■ Exercise instructions
1. In the statistics documentation excerpt below, copy out everything from "val pp_hypothesis : Format.formatter" down to "is the z-score." word for word.
2. Summarize the statistics documentation excerpt below in two sentences.

MCMC: Markov Chain Monte Carlo
TODO: ``metropolis_hastings f p n`` is Metropolis-Hastings MCMC algorithm. f is pdf of the p
TODO: ``gibbs_sampling f p n`` is Gibbs sampler. f is a sampler based on the full conditional function of all variables
Hypothesis tests
Record type contains the result of a hypothesis test.
val pp_hypothesis : Format.formatter -> hypothesis -> unit
Pretty printer of hypothesis type
val z_test :
mu:float ->
sigma:float ->
?alpha:float ->
?side:tail ->
float array ->
hypothesis
``z_test ~mu ~sigma ~alpha ~side x`` returns a test decision for the null hypothesis that the data ``x`` comes from a normal distribution with mean ``mu`` and a standard deviation ``sigma``, using the z-test of ``alpha`` significance level. The alternative hypothesis is that the mean is not ``mu``.
The result ``(h,p,z)`` : ``h`` is ``true`` if the test rejects the null hypothesis at the ``alpha`` significance level, and ``false`` otherwise. ``p`` is the p-value and ``z`` is the z-score.

■ Provided information
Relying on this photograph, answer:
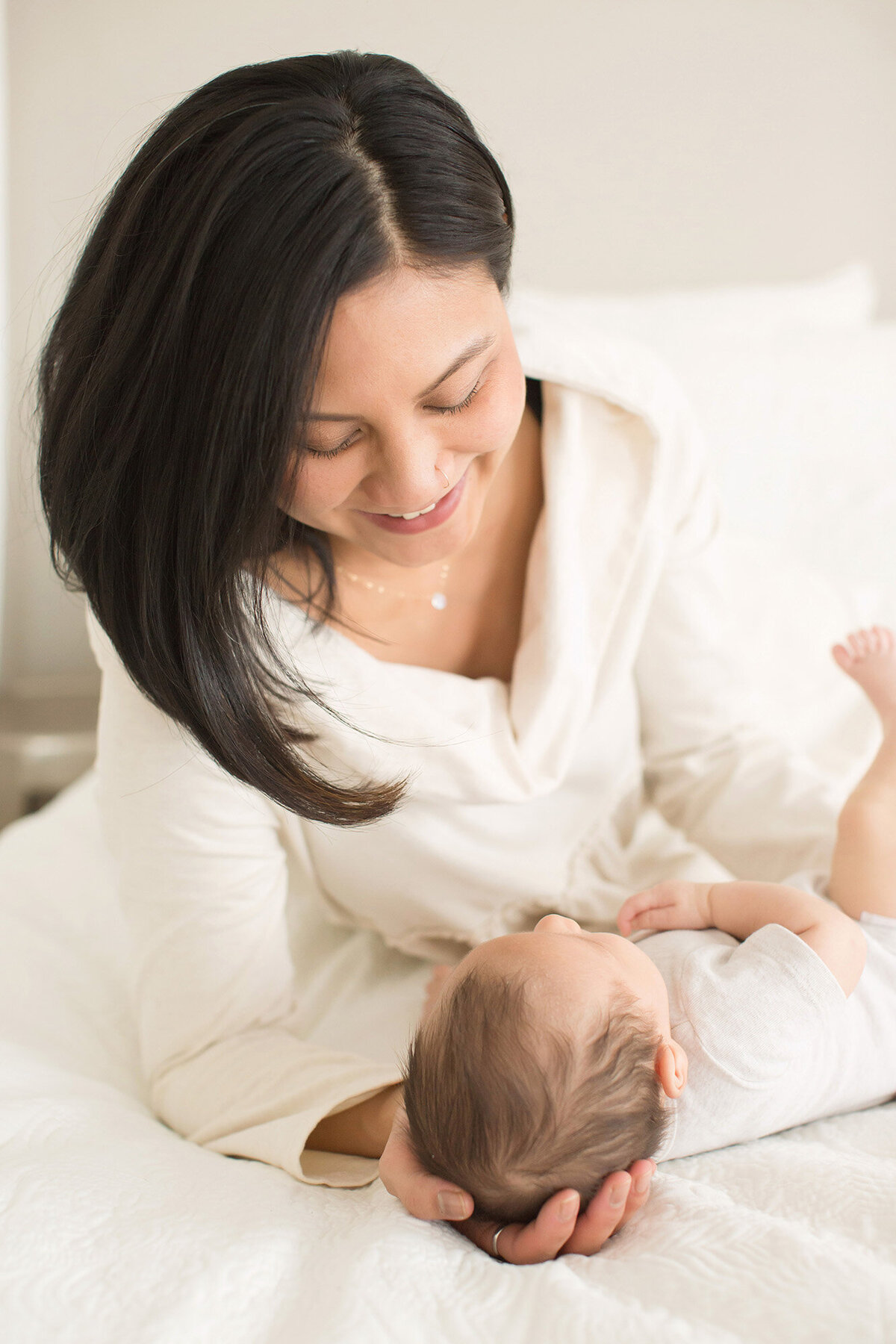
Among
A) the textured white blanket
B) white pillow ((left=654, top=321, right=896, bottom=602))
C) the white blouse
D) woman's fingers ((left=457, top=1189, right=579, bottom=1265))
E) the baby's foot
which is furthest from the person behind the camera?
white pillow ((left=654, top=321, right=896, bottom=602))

...

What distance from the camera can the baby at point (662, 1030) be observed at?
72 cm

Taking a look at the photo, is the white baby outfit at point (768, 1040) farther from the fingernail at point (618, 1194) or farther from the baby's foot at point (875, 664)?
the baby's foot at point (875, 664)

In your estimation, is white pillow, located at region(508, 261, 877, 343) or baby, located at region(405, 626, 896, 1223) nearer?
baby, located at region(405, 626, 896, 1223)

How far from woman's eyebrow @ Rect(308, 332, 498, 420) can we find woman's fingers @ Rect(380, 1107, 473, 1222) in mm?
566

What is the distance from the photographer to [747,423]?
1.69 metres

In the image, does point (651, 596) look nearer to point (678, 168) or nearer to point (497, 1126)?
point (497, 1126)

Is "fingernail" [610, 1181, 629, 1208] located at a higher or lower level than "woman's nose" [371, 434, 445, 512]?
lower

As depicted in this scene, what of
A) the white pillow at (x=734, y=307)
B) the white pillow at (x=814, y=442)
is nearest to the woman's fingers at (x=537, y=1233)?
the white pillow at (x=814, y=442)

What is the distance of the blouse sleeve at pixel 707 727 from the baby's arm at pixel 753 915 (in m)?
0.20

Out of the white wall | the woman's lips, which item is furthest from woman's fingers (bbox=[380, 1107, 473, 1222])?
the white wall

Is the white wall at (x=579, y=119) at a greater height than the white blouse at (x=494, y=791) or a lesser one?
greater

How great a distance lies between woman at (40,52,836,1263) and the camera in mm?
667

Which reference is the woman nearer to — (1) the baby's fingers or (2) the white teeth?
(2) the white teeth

■ Set of answers
1.
val pp_hypothesis : Format.formatter -> hypothesis -> unit
Pretty printer of hypothesis type
val z_test :
mu:float ->
sigma:float ->
?alpha:float ->
?side:tail ->
float array ->
hypothesis
``z_test ~mu ~sigma ~alpha ~side x`` returns a test decision for the null hypothesis that the data ``x`` comes from a normal distribution with mean ``mu`` and a standard deviation ``sigma``, using the z-test of ``alpha`` significance level. The alternative hypothesis is that the mean is not ``mu``.
The result ``(h,p,z)`` : ``h`` is ``true`` if the test rejects the null hypothesis at the ``alpha`` significance level, and ``false`` otherwise. ``p`` is the p-value and ``z`` is the z-score.

2. The excerpt marks Metropolis-Hastings MCMC and Gibbs sampling functions as TODO items and describes a record type holding the result of a hypothesis test, along with a pretty printer for that type. Its z_test function tests the null hypothesis that data comes from a normal distribution with mean mu and standard deviation sigma at significance level alpha, returning a decision h, the p-value p, and the z-score z.